US Banking System: Changes Coming?
In the last year and a half, the US Banking system has been in crisis – and at least some public claim that the entire system is worse off now than it was before the crisis.
The main culprit?
If you thought that some banks were too big to fail before the crisis, now we really have banks that are too big to fail. According to Joseph Stiglitz, the Nobel Prize winning economist, the US has folded to fix the banking system and it is worse off now than before the crisis:
“In the U.S. and many other countries, the too-big-to-fail banks have become even bigger,” Stiglitz said in an interview yesterday in Paris. “The problems are worse than they were in 2007 before the crisis.”
But where one expert takes one stance, there is usually another who disagrees. According to Goldman Sachs’ Chief Economist Jim O’Neill, Stiglitz is too pessimistic and the banking system will continue to get stronger.

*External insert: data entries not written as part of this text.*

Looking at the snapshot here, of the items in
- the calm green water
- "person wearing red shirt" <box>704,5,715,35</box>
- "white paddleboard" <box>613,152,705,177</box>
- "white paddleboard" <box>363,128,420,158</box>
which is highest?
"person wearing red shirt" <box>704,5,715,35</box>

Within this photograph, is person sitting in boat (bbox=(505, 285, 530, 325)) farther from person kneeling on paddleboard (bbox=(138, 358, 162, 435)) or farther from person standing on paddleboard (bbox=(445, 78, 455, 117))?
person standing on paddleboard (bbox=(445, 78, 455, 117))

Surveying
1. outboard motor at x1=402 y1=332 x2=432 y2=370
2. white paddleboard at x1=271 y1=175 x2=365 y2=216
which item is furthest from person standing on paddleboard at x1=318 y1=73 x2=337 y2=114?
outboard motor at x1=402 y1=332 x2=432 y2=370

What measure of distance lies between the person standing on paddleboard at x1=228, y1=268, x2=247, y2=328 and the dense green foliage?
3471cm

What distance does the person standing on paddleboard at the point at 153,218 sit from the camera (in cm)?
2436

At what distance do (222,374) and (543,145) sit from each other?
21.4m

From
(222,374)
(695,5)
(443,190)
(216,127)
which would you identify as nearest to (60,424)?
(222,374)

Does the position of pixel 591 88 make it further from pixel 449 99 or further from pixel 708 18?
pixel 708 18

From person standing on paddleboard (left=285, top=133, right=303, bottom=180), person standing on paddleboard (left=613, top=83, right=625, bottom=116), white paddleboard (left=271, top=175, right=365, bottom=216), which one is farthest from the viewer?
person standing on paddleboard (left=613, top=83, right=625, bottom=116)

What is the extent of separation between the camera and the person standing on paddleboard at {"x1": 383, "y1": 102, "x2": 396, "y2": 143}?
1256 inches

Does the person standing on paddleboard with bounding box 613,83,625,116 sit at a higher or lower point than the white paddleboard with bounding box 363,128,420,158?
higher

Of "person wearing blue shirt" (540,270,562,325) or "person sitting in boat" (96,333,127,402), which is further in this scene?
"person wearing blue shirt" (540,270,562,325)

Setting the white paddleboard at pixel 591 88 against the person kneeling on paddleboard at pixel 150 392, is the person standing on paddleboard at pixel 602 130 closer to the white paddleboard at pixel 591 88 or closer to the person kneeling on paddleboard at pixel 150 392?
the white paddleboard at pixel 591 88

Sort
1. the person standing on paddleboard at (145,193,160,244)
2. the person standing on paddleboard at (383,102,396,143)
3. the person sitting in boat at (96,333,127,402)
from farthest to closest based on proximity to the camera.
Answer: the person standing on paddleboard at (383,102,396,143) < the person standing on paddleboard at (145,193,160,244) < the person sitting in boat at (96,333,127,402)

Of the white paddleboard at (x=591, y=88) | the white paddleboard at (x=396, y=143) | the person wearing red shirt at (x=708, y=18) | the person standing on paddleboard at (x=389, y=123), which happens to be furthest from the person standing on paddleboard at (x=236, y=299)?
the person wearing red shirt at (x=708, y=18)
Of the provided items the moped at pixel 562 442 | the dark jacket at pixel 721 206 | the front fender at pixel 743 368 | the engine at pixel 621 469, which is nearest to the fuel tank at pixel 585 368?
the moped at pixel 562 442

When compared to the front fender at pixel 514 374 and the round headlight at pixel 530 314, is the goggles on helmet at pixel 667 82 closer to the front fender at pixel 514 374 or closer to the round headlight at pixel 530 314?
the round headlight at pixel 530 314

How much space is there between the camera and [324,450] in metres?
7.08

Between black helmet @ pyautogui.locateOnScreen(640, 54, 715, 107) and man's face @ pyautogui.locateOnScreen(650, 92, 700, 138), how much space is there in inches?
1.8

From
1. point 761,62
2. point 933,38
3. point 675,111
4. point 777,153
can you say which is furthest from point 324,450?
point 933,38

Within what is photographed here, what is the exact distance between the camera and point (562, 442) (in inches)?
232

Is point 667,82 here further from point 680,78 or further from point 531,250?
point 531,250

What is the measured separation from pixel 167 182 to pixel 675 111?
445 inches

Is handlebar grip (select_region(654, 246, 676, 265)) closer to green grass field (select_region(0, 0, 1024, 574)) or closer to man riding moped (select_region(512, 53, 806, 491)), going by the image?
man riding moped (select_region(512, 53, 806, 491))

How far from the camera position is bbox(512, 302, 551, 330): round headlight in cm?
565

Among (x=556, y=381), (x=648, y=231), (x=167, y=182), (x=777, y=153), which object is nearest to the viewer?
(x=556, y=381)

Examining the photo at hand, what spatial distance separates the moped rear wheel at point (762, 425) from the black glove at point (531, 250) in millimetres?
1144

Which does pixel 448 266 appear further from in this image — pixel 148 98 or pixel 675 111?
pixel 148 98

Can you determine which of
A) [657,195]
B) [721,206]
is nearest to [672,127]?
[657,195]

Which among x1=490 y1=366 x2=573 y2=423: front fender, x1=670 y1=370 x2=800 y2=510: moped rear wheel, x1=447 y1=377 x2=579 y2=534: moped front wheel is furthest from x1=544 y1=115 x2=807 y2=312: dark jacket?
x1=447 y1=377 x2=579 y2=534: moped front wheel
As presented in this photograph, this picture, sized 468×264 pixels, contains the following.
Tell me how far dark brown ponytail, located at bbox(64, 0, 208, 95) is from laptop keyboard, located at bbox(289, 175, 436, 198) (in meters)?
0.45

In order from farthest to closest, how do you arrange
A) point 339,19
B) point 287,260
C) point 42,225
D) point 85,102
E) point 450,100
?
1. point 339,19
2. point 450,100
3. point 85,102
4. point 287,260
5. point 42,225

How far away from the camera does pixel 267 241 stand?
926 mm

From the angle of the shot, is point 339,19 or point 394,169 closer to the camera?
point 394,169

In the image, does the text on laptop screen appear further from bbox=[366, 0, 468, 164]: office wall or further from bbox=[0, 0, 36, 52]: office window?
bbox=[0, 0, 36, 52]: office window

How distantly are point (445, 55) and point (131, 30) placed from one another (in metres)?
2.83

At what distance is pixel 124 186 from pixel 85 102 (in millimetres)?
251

“I’m not certain why he’s saying it,” O’Neill told Bloomberg Television today.
Regardless whether you think that the US economy is turning the corner or not, one thing is clear – the big banks have gotten bigger and the regulatory environment hasn’t yet caught up to address the problems. Should the big banks be regulated differently than the smaller ones?
Currently, the Obama administration wants to identify a handful of banks as “systemically important” and ensure that they are regulated differently – more strict – than smaller banks, but the plan does not attempt to downsize the big banks at all.
Are big banks poor?
Only whether they can possibly topple a country – and whether the current crisis has taught us nothing else, possibly one lesson has been that there may already be at least a few banks who can only really fail whether the US Government does.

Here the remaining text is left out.